## Sayfa:
Görüntü işleme, insan görme sisteminin yaptığı işlemlerin bilgisayar ortamında gerçekleştirilmeye çalışılmasıdır. Bu işlemlerden bazıları; nesne renk ve nesne algılama, ayırt etme, yorumlama ve hatırlamadır. İnsanoğlu görüntü algılama hissine doğuştan sahip olması nedeniyle, ilk bakışta kolay gibi düşünülen bu işlemlerin bilgisayar ortamında uygulaması oldukça zordur. Çünkü insan algılama sistemi; görüntü yakalama, gruplama ve analiz konusunda bilinen en karmaşık sistemdir (Jaehne, 1997).

Görüntü işleme endüstriyel otomasyonda ve otomatik görüntü kontrolünde çok önemli bir alandır. Örneğin üretilen ürünün, montaj hattındaki işlem değişkenlikleri ve kusurları özellik çıkarımı yapılarak analiz edilir (Baxes, 1994).

Görüntü işleme; dijital olarak alınan görüntülerin işlenerek özelliklerinin ve yapılarının değiştirilmesini, geliştirilmesini ve bu görüntüler vasıtasıyla analizlerin yapılmasını sağlayan teknolojidir. Arzu edilen resimleri üretmek için algoritma tarafından yapılan resimlerin işlenmesi gereklidir (Milan ve ark., 2002).

Görüntü işleme, genel terim olarak resimsel bilgilerin değiştirilmesi ve analizi demektir. Sayısallaştırılmış görüntülerin bilgisayarlar aracılığıyla işlenmesi olarak da ifade edilebilir. Modern data depolamada ve data iletiminde önemlidir, ve de özellikle sıralı resimlerin iletilmesinde, telekonferansta, dijital kütüphaneler ve resim veri tabanlarında, uzaktan algılamalarda önemlidir (Vincent ve ark., 2009).

## Mekânsal ilişki verileri:
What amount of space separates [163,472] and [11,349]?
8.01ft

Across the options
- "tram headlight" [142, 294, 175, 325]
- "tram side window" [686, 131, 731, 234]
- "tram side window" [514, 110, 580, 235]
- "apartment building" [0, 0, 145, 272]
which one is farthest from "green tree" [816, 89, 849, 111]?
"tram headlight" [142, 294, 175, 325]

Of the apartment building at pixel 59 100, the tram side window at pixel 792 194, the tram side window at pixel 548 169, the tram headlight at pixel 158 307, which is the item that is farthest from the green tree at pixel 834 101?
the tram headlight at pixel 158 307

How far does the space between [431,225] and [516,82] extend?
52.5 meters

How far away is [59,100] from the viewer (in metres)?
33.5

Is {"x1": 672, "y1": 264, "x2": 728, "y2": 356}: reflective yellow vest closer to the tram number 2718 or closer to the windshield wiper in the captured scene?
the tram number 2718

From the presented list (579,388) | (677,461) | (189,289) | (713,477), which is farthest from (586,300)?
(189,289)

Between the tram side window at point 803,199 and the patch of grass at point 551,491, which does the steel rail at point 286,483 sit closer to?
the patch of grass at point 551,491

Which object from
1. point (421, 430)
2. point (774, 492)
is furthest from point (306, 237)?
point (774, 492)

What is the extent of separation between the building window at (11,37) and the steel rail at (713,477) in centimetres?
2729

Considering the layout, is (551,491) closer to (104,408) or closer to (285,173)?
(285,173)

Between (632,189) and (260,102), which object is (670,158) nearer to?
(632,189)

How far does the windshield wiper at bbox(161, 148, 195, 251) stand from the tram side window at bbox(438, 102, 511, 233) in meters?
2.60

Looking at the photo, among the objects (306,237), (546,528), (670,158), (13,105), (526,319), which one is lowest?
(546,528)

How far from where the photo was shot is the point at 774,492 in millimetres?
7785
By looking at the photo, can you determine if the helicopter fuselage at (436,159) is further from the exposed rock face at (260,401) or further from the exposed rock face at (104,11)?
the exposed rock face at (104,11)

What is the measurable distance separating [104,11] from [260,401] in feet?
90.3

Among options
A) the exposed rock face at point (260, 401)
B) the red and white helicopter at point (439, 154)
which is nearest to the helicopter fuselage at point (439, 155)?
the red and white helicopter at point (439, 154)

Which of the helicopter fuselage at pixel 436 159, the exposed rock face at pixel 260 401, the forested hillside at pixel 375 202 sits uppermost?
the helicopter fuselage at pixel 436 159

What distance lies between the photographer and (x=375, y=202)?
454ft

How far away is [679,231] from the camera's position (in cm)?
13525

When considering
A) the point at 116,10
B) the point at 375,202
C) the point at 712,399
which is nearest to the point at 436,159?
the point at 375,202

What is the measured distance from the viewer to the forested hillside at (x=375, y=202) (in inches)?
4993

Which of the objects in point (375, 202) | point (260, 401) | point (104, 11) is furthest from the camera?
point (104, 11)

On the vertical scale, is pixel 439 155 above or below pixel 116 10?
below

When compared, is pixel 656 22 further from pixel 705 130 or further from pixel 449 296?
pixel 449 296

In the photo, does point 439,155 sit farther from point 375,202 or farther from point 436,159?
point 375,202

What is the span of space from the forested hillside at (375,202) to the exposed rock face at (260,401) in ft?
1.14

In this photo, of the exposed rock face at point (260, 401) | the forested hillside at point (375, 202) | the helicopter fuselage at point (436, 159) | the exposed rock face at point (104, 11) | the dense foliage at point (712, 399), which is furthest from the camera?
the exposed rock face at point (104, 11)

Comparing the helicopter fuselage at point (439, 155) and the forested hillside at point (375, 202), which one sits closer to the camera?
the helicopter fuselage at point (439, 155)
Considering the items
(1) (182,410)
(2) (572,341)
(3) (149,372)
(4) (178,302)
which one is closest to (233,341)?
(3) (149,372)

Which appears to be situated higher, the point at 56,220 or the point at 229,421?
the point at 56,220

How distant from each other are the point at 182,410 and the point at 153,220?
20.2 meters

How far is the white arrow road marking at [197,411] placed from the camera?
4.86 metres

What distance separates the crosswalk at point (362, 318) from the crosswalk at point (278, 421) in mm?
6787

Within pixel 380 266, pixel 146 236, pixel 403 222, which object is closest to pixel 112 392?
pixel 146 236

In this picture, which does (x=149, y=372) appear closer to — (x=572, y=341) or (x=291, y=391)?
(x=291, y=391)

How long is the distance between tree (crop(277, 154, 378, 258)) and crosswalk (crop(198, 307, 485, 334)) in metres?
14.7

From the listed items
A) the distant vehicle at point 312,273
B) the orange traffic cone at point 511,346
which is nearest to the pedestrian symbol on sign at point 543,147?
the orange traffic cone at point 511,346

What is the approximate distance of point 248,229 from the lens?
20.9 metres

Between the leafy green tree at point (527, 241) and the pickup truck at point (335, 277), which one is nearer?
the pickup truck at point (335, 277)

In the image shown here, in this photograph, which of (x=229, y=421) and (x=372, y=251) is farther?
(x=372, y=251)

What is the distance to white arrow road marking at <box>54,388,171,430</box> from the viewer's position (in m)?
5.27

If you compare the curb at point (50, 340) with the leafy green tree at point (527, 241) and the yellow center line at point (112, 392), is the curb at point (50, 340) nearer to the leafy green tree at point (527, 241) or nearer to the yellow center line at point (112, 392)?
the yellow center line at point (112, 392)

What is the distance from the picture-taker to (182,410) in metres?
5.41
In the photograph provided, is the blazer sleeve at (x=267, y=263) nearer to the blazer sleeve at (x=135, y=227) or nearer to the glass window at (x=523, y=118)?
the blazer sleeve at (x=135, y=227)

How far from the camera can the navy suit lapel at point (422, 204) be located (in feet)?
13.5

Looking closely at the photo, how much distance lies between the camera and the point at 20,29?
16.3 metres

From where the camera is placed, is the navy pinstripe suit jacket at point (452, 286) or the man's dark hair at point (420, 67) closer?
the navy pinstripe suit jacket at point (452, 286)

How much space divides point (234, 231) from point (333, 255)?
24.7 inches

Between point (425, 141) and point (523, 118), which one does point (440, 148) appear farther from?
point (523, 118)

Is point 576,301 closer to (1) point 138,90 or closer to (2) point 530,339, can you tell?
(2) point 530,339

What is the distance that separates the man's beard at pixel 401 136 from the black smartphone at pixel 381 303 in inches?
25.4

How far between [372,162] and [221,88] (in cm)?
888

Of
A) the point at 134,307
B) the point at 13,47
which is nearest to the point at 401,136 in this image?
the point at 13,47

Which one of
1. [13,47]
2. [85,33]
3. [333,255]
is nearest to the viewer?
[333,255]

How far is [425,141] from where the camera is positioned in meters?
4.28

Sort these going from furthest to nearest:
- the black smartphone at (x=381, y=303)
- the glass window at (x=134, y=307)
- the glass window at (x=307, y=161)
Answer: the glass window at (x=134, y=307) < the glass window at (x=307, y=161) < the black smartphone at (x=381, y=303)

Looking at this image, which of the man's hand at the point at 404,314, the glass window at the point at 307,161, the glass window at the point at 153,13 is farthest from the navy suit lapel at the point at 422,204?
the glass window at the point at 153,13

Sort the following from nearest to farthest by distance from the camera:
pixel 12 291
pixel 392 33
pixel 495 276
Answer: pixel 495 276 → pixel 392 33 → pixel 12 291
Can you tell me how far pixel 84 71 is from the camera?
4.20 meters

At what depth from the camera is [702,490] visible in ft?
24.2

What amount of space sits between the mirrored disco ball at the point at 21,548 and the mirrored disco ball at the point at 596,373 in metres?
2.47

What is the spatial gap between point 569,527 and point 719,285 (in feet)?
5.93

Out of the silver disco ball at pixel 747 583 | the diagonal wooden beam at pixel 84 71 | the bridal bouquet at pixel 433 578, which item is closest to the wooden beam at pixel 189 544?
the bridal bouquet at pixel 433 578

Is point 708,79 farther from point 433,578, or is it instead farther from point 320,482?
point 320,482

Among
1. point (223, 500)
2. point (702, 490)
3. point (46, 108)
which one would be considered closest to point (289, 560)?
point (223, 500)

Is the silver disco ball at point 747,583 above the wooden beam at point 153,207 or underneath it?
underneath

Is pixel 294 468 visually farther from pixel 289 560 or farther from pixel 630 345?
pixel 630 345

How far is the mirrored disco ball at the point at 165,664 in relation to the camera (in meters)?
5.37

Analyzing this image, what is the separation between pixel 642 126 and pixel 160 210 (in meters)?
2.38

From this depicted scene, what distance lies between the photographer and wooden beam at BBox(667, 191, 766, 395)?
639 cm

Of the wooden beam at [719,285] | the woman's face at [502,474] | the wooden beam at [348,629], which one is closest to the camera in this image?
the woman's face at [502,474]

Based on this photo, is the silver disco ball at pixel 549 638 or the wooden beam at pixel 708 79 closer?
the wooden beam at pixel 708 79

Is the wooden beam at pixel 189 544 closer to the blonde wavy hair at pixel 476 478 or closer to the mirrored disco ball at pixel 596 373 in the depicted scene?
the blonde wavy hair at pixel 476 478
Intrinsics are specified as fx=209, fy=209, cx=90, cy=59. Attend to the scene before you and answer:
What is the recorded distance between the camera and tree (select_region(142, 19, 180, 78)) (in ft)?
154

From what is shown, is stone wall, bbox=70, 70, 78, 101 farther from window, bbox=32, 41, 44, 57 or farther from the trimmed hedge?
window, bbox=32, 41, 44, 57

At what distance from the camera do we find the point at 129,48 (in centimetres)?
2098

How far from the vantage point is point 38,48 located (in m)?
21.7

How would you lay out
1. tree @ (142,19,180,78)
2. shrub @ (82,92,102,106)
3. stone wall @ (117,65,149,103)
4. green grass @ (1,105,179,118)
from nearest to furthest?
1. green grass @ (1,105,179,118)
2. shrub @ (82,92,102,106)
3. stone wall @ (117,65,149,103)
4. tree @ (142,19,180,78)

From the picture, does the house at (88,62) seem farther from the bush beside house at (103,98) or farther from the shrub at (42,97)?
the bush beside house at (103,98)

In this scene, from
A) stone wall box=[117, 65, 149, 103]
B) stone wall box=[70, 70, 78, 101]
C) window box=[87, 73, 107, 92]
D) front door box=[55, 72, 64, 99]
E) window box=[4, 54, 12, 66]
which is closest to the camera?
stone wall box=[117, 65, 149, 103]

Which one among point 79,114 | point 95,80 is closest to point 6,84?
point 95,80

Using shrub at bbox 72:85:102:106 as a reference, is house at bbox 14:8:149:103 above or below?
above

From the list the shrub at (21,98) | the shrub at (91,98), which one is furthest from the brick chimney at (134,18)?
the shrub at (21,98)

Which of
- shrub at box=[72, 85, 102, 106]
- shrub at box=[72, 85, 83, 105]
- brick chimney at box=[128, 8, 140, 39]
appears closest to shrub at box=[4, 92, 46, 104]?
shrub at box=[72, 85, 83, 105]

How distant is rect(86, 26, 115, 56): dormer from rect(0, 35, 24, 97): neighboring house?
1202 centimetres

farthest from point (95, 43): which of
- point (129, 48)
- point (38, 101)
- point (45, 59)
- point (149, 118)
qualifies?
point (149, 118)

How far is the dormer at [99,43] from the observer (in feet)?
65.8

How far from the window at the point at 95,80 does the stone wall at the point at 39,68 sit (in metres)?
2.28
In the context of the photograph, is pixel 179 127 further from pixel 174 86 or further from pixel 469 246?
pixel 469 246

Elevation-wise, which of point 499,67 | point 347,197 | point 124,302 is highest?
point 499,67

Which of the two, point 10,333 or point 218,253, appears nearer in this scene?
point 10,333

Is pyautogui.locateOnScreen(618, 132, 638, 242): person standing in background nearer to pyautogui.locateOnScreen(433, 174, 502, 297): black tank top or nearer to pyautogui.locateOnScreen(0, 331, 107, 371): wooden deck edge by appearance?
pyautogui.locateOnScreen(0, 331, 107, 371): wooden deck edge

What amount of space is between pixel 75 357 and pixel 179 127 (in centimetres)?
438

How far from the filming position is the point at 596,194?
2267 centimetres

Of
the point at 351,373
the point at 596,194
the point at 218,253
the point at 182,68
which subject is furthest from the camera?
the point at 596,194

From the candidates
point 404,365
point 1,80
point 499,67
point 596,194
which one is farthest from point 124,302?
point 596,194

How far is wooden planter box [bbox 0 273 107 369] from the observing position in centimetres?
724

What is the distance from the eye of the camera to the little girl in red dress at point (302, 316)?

## Görev Tanımı A:
Görüntü işleme metninde "Görüntü işleme endüstriyel" ifadesiyle başlayıp "edilir (Baxes, 1994)." ifadesiyle biten bölümü aynen çoğaltınız.
## Görev Tanımı B:
Görüntü işleme metnindeki "Görüntü işleme, genel terim olarak resimsel bilgilerin değiştirilmesi ve analizi demektir." cümlesini İngilizceye çeviriniz.
Kayıtlar başka bir kaynaktan derlenmiştir.

## Sonuç A:
Görüntü işleme endüstriyel otomasyonda ve otomatik görüntü kontrolünde çok önemli bir alandır. Örneğin üretilen ürünün, montaj hattındaki işlem değişkenlikleri ve kusurları özellik çıkarımı yapılarak analiz edilir (Baxes, 1994).

## Sonuç B:
In general terms, image processing means the modification and analysis of pictorial information.